Even if not will applying a coat or two of shellac under polyurethane bring any benefits ?
My main goal is to protect the soft wood from easy scratching/dinging. Look is secondary.


----------



## Johnny_Yuma (Nov 29, 2009)

Should work fine, but ALWAYS test it out first!
Waterborne products tend to have flexibility and move with dings much better than lacquer.
Yes, grain will raise some. 
I wouldn't bother with shellac unless your test piece doesn't come out as desired.
Waterborne has good protection, but it's far from indestructible. I replace restaurant tables every 5 years or so.

I have used every GF waterborne topcoat through the years and would steer you away. I have found better protection with other products. I am a big fan EmTech products from Target Coatings. 8000CV is my go to finish for tables. Milesi seems to be a quality product too.


----------



## nkawtg (Dec 22, 2014)

One rule of thumb I heard is if you start with oil finish with oil.


----------



## pintodeluxe (Sep 12, 2010)

Lacquer won't crack with furniture dings and dents.

Try some sample boards to see how the products interact.

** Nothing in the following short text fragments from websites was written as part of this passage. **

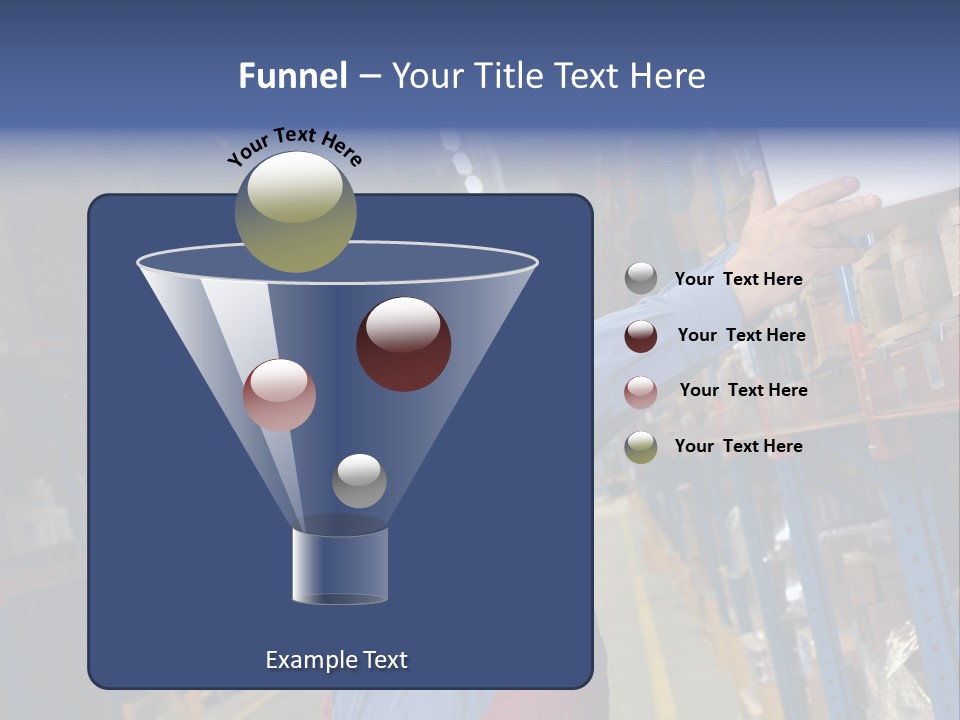 A Man In A Warehouse Is Looking At A Piece Of Paper PowerPoint Template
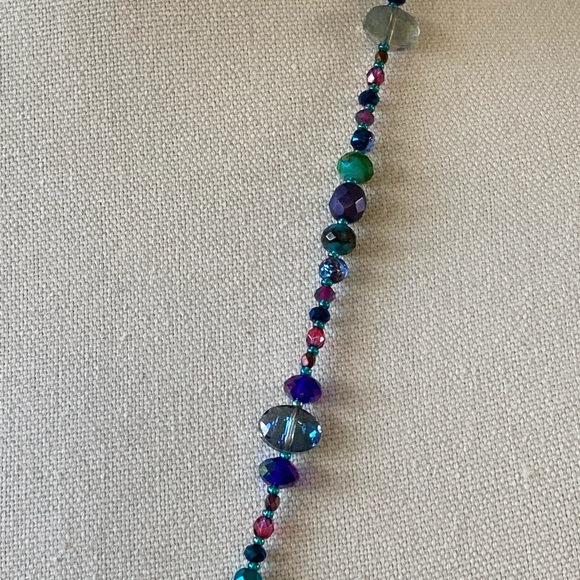 Boho Recycled Sari Silk Tassel Necklace w Czech Pressed Glass in Blues & Pinks - Picture 6 of 9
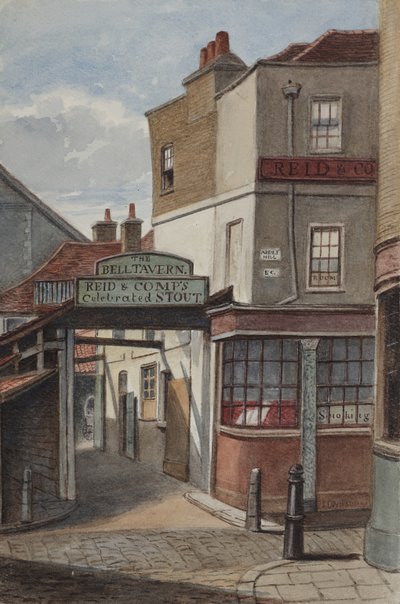 View of Bell Tavern, Addle Hill, showing sign for Reid and Companys celebrated stout, and a kerb post by Joseph Thomas Wilson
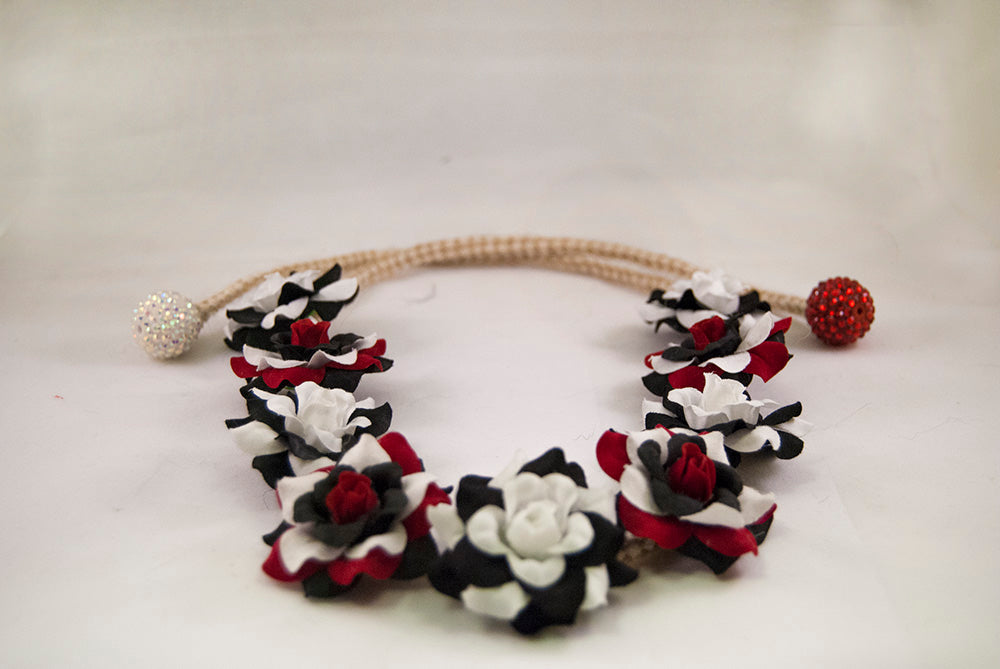 black and red flower crown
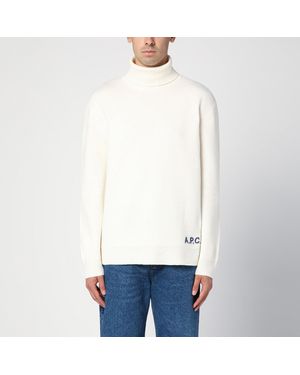 A.P.C. Wool Écru Turtleneck Jumper - White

Sand the sample board, and finish it just as you intend to with the project. Do one with poly and one with lacquer. I sure prefer lacquer over poly.


----------



## Carloz (Oct 12, 2016)

> One rule of thumb I heard is if you start with oil finish with oil.
> - nkawtg


General Finishes people say that you can start with oil and finish with water provided you give enough time for drying.


----------



## Carloz (Oct 12, 2016)

> I have used every GF waterborne topcoat through the years and would steer you away. I have found better protection with other products. I am a big fan EmTech products from Target Coatings. 8000CV is my go to finish for tables. Milesi seems to be a quality product too.
> - Drew


How is it better ? Do you mean it resists impacts better or just lasts longer ?


----------